» **TO BE DONE**
Copy these lines word for word, starting with the line that contains "Between distant building" and going on through the last line.

Records of spatial reasoning questions:
>> start

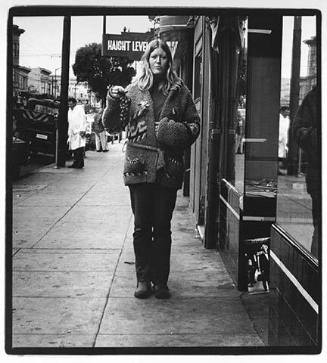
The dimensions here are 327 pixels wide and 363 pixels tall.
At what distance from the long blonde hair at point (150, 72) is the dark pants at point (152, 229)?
585 mm

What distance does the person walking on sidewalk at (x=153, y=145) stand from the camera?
4.12m

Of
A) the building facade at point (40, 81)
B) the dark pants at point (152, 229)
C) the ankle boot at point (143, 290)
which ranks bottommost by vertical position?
the ankle boot at point (143, 290)

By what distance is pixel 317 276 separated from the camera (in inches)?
151

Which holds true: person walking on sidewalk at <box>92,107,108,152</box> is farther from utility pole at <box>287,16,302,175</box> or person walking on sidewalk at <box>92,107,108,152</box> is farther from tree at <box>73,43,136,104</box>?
utility pole at <box>287,16,302,175</box>

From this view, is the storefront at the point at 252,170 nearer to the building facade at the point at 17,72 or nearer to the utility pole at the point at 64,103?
the utility pole at the point at 64,103

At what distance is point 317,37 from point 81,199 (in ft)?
5.34

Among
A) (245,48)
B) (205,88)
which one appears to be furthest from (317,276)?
(205,88)

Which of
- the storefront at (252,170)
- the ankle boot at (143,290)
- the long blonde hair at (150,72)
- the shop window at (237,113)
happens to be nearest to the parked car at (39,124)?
the long blonde hair at (150,72)

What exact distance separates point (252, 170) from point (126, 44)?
133cm

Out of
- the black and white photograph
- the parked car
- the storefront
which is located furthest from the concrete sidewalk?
the storefront

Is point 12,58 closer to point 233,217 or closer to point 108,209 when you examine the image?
point 108,209

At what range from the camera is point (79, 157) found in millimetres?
4664

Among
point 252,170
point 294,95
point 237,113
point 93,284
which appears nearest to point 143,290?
point 93,284

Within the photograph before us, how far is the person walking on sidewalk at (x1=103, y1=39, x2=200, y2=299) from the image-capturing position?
4.12 meters
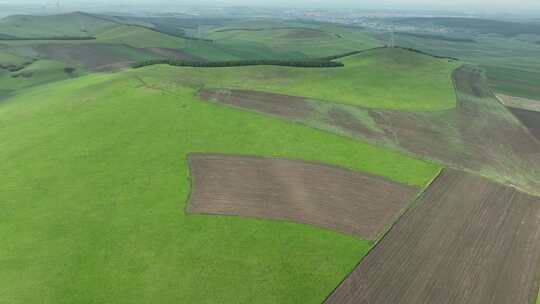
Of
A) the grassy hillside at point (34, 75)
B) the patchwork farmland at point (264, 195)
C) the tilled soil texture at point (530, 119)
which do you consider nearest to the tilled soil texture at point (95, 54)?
the grassy hillside at point (34, 75)

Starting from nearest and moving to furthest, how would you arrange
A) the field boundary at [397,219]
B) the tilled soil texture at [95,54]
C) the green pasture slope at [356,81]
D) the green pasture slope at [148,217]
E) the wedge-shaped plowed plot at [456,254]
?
the wedge-shaped plowed plot at [456,254]
the green pasture slope at [148,217]
the field boundary at [397,219]
the green pasture slope at [356,81]
the tilled soil texture at [95,54]

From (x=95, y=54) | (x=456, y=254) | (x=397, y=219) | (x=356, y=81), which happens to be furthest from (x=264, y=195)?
(x=95, y=54)

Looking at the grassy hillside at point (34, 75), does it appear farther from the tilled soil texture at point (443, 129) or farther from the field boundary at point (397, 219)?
the field boundary at point (397, 219)

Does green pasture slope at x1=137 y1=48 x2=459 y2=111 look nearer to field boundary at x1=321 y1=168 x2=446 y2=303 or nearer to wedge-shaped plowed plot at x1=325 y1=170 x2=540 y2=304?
field boundary at x1=321 y1=168 x2=446 y2=303

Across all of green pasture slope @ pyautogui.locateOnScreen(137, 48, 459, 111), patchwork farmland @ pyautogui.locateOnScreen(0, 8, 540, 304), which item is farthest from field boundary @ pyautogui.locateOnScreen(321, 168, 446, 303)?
green pasture slope @ pyautogui.locateOnScreen(137, 48, 459, 111)

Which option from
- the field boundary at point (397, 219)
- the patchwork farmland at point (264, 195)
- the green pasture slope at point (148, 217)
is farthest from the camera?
the field boundary at point (397, 219)

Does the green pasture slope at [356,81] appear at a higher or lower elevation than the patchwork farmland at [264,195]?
higher

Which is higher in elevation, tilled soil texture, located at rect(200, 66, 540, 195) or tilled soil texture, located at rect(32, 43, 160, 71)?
tilled soil texture, located at rect(32, 43, 160, 71)
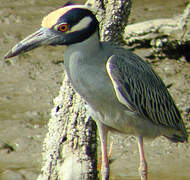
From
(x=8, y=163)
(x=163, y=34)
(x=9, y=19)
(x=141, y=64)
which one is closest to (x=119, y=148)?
(x=8, y=163)

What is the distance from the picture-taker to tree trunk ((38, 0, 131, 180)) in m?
4.52

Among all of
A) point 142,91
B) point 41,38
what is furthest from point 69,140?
point 41,38

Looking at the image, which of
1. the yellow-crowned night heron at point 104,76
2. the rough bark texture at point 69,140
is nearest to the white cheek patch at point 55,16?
the yellow-crowned night heron at point 104,76

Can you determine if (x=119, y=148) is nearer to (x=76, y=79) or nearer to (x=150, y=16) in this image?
(x=76, y=79)

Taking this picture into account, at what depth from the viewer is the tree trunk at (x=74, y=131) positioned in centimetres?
452

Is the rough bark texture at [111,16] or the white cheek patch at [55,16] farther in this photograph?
the rough bark texture at [111,16]

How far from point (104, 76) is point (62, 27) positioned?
47cm

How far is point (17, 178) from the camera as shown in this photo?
17.7 ft

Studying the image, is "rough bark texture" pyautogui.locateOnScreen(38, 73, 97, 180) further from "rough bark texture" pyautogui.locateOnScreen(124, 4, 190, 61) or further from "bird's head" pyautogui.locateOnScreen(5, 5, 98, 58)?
"rough bark texture" pyautogui.locateOnScreen(124, 4, 190, 61)

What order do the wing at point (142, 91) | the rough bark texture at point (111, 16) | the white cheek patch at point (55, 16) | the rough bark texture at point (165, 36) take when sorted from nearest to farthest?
the white cheek patch at point (55, 16), the wing at point (142, 91), the rough bark texture at point (111, 16), the rough bark texture at point (165, 36)

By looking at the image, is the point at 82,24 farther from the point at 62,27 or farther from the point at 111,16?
the point at 111,16

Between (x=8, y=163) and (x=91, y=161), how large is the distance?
4.25 feet

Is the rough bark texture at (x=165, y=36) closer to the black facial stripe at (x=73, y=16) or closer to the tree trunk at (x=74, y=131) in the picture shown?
the tree trunk at (x=74, y=131)

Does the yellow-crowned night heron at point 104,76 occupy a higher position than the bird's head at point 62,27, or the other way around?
the bird's head at point 62,27
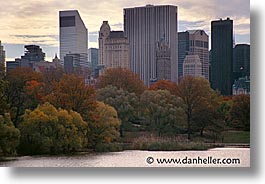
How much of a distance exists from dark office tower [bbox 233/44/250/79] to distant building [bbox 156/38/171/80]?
0.36m

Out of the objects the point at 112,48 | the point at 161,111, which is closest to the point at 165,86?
the point at 161,111

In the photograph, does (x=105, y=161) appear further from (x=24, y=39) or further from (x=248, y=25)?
(x=248, y=25)

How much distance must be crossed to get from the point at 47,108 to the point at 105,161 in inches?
17.0

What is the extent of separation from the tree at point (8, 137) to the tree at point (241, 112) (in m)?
1.16

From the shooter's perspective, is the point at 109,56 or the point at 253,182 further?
the point at 109,56

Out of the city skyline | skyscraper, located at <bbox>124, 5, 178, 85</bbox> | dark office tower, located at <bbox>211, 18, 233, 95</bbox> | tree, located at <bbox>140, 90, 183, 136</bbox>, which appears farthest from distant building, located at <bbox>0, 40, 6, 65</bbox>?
dark office tower, located at <bbox>211, 18, 233, 95</bbox>

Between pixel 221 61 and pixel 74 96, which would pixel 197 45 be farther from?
pixel 74 96

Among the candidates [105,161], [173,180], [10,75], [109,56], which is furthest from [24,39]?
[173,180]

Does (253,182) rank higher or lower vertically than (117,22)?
lower

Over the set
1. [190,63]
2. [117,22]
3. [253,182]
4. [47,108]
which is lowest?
[253,182]

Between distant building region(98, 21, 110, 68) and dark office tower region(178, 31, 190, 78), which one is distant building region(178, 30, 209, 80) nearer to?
dark office tower region(178, 31, 190, 78)

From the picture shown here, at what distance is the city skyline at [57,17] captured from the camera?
3.09m

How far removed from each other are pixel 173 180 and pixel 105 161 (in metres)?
0.37

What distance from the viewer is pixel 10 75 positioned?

>> end

» **THE REPLY**
Between distant building region(98, 21, 110, 68) and dark office tower region(178, 31, 190, 78), which one is distant building region(178, 30, 209, 80) nearer to?
dark office tower region(178, 31, 190, 78)

From the picture shown here, at what distance is the city skyline at [57,17] captured from the camera?
3.09m

How far removed from each other are pixel 173 180 and pixel 105 161 (in metres)?
0.37

What distance from the viewer is pixel 10 75 positioned?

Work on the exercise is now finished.